What is the Copper Spot Price?
The spot price of any precious metal, copper or otherwise, is the purchase price for an amount of that metal at that moment in time. Traders arrive at this price by examining several different factors that may influence the supply and demand of the metal. Since the time component exists with spot price, the spot price is always in motion, rather than a fixed price.
Investing in Copper
Investing in copper is quite straightforward. The value of your purchase is a direct reflection of the metal’s going rate and the amount that you buy.
Copper is available from JM Bullion in rounds, bars, and – believe it or not – bullets. Don’t worry, though…these bullets aren’t ammunition and won’t present the risk of your investment exploding.
You can also invest in the humble penny – so long as you look at its date of issue first. The first thing to check is that a penny is from before 1982. From the penny’s first minting in 1793 until 1982, a penny contained no less than 88% copper (with one exception).
In fact, if you can find a penny from before 1855, you’ll have a penny made entirely from copper. Pennies became a mixture of 88% copper and 12% nickel in 1856 and remained with this composition until 1864.

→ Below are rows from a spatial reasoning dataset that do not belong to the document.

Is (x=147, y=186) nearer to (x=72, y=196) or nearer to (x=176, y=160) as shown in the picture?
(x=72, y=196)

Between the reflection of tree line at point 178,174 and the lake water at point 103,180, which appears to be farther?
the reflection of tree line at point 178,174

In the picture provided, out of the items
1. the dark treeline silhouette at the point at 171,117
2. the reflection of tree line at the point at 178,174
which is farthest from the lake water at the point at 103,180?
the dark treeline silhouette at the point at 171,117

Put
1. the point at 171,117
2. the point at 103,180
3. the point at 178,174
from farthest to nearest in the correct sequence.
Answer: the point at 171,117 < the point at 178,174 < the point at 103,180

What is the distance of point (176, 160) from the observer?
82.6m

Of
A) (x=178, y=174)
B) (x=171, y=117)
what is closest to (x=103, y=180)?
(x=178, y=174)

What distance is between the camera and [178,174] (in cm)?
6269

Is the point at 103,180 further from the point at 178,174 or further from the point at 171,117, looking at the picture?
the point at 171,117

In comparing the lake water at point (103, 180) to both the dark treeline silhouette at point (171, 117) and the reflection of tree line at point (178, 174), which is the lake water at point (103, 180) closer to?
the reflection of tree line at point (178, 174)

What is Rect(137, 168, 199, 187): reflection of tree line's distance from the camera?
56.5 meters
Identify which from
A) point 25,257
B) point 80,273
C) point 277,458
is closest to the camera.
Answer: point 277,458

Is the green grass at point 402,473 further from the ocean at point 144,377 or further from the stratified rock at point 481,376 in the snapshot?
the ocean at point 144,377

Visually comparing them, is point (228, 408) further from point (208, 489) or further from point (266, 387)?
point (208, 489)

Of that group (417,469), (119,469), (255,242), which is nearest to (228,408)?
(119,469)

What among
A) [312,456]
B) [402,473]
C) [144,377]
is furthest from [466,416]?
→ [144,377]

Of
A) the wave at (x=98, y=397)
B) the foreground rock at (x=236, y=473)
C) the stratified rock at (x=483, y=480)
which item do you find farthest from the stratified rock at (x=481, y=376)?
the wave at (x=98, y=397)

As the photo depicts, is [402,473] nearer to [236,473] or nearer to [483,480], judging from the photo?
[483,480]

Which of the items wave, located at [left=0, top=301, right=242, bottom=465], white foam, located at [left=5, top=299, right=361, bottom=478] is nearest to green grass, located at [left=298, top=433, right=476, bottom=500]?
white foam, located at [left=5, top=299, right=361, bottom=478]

From 1864 until 1982, pennies adopted their 95% copper composition, with the final 5% either being a mixture of tin and zinc or entirely zinc. The only year when that didn’t occur – the aforementioned exception – was in 1943, when the efforts for World War II necessitated the issue of a steel penny – the “steel cent.”
However, in and after 1982, the government flipped the composition, got rid of the tin, and began making pennies almost entirely from zinc. Modern pennies are made with only 2.5% copper.
So, although any pre-1982 penny has the right amount of copper, we sell wheat pennies exclusively at JM Bullion. These pennies, which are nicknamed for the image on their reverse, were minted between 1909 and 1958, and are reliably made with 95% copper.